REDUCED-ORDER OPTIMAL CONTROL OF WATER FLOODING USING PROPER ORTHOGONAL DECOMPOSITION

Abstract

Model-based optimal control of water flooding generally involves multiple reservoir simulations, which makes it into a time-consuming process. Furthermore, if the optimization is combined with inversion, i.e., with updating of the reservoir model using production data, some form of regularization is required to cope with the ill-posedness of the inversion problem. A potential way to address these issues is through the use of proper orthogonal decomposition (POD), also known as principal component analysis, Karhunen–Loève decomposition or the method of empirical orthogonal functions. POD is a model reduction technique to generate low-order models using ‘snapshots’ from a forward simulation with the original high-order model. In this work, we addressed the scope to speed up optimization of water-flooding a heterogeneous reservoir with multiple injectors and producers. We used an adjoint-based optimal control methodology that requires multiple passes of forward simulation of the reservoir model and backward simulation of an adjoint system of equations.
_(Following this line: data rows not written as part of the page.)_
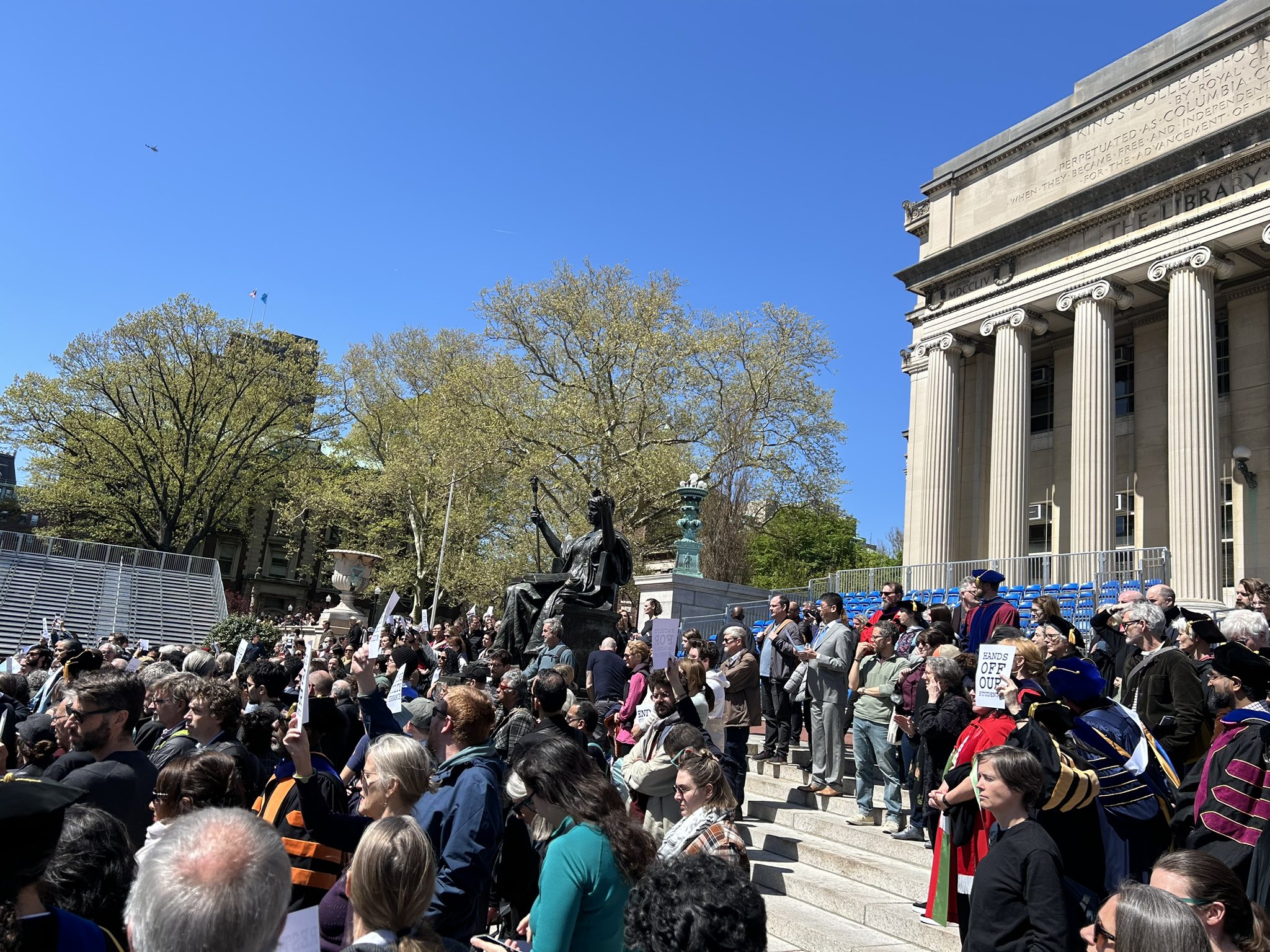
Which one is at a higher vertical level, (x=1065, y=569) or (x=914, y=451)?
(x=914, y=451)

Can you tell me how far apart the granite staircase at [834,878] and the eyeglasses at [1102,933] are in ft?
12.0

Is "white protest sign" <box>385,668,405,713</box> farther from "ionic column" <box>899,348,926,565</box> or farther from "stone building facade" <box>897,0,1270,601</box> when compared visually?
"ionic column" <box>899,348,926,565</box>

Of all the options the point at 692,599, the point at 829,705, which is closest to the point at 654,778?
the point at 829,705

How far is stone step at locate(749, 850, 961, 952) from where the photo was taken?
6.34m

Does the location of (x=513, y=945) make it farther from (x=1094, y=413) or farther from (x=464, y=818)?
(x=1094, y=413)

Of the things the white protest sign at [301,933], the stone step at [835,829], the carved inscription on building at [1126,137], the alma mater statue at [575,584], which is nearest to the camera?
the white protest sign at [301,933]

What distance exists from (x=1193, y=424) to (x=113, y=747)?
961 inches

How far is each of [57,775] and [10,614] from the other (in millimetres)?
35363

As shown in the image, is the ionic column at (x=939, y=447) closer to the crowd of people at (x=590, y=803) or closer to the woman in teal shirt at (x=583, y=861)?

We developed a nested approach in which POD was first used to reduce the state space dimensions of both the forward model and the adjoint system. After obtaining an optimized injection and production strategy using the reduced-order system, we verified the results using the original, high-order model. If necessary, we repeated the optimization cycle using new reduced-order systems based on snapshots from the verification run. We tested the methodology on a reservoir model with 4050 states (2025 pressures, 2025 saturations) and an adjoint model of 4050 states (Lagrange multipliers). We obtained reduced-order models with 20–100 states only, which produced almost identical optimized flooding strategies as compared to those obtained using the high-order models. The maximum achieved reduction in computing time was 35%.